= 2014 Arizona elections =

A general election was held in the U.S. state of Arizona on November 4, 2014. All of Arizona's executive officers were up for election as well as all of Arizona's nine seats in the United States House of Representatives. Primary elections were held on August 26, 2014.

==U.S. House of Representatives==

All of Arizona's nine seats in the United States House of Representatives were up for election in 2014.

==Governor==

Incumbent Republican governor Jan Brewer was term-limited and could not run for re-election to a second full term in office. After a bitter six-candidate primary, Republicans nominated Arizona State Treasurer Doug Ducey; Democrat Fred DuVal, the former chairman of the Arizona Board of Regents, won his party's nomination unopposed.
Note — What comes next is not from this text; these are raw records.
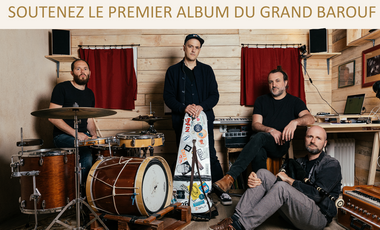 Visueel van project Le premier album du Grand Barouf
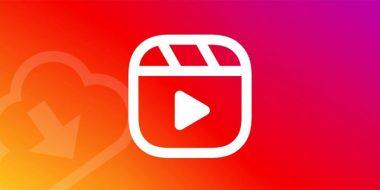 3 روش دانلود فیلم و ویدیوهای منتشر شده Reels اینستاگرام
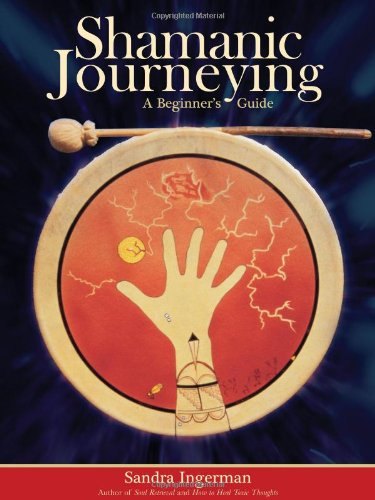 Shamanic Journeying, a beginners guide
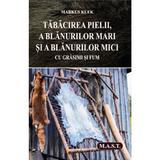 Tabacirea pielii, a blanurilor mari si a blanurilor mici cu grasimi si fum - Markus Klek, editura Mast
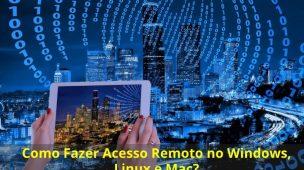 Como-Fazer-Acesso-Remoto-no-Windows-Linux-e-Mac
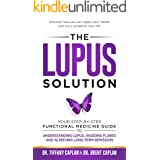 The Lupus Solution: Your Step-By-Step Functional Medicine Guide to Understanding Lupus, Avoiding Flares and Achieving Long-Te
Arizona gubernatorial election, 2014
| Party |  | Candidate | Votes | % |
|---|---|---|---|---|
|  | Republican | Doug Ducey | 805,062 | 53.44 |
|  | Democratic | Fred DuVal | 626,921 | 41.62 |
|  | Libertarian | Barry Hess | 57,337 | 3.81 |
|  | Americans Elect | John Lewis Mealer | 15,432 | 1.02 |
|  | Write-in |  | 1,664 | 0.11 |
| Total votes |  |  | 1,506,416 | 100.00 |
|  | Republican hold |  |  |  |

==Secretary of State==

Incumbent Republican secretary of state Ken Bennett was term-limited and ineligible to run for re-election to a third term in office. He instead ran unsuccessfully for the Republican nomination for governor. state senator Michele Reagan won the Republican primary, while former attorney general Terry Goddard won the Democratic nomination unopposed.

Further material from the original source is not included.